--- Material ---
— begin —
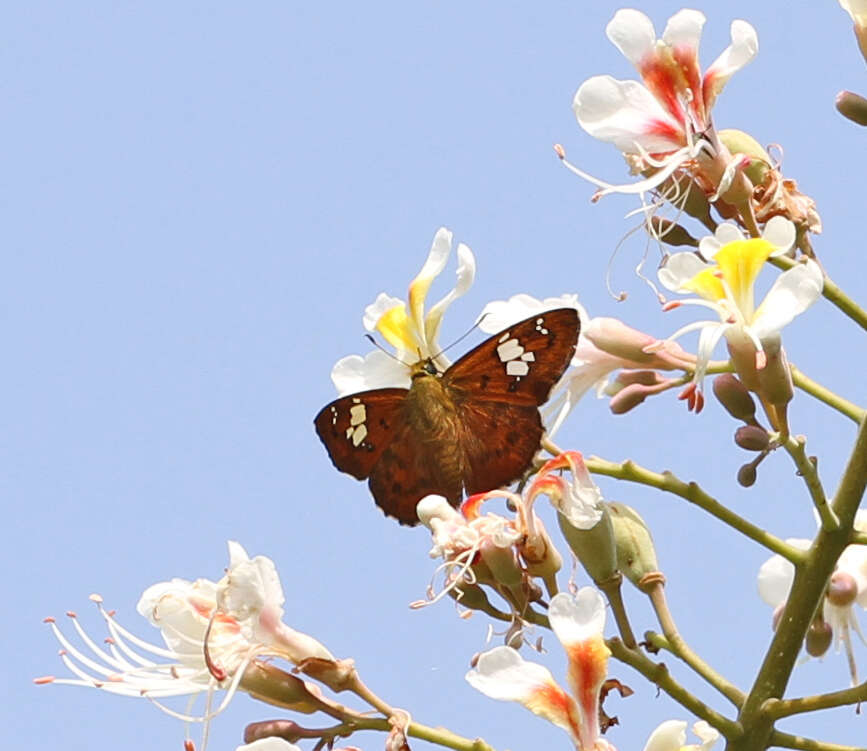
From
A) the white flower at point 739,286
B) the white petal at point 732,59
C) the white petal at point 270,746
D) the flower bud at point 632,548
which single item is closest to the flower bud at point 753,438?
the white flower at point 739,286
— end —
— begin —
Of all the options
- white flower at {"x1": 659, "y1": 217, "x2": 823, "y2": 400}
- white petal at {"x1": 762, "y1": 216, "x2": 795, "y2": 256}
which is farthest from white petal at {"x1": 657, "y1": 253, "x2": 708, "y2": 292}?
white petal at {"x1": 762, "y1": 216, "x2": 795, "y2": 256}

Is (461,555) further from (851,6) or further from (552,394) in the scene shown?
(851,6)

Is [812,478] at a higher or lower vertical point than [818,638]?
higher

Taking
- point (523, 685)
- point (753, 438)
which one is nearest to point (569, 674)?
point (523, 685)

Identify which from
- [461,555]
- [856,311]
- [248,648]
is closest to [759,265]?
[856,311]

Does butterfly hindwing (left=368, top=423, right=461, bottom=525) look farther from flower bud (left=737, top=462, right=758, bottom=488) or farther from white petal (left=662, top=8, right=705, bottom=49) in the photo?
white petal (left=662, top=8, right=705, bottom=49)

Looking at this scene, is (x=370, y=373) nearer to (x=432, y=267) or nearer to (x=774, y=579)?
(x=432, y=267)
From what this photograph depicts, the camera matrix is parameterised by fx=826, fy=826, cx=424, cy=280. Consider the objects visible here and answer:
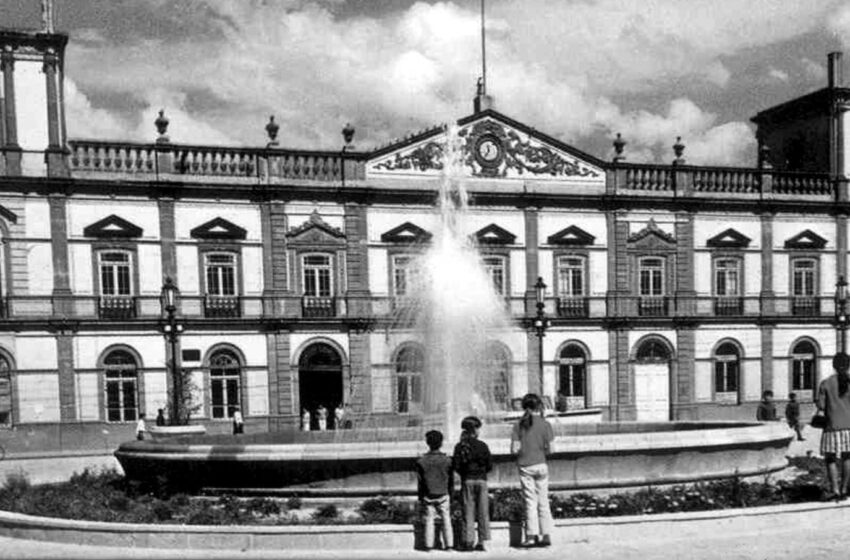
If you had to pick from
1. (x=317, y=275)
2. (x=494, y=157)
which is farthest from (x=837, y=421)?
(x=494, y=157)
— end —
--- Prompt ---
Please count the lines in the listing above that contain the string "point", treating uppercase and lowercase as different, and give only the number.

--- Output for this task ---
11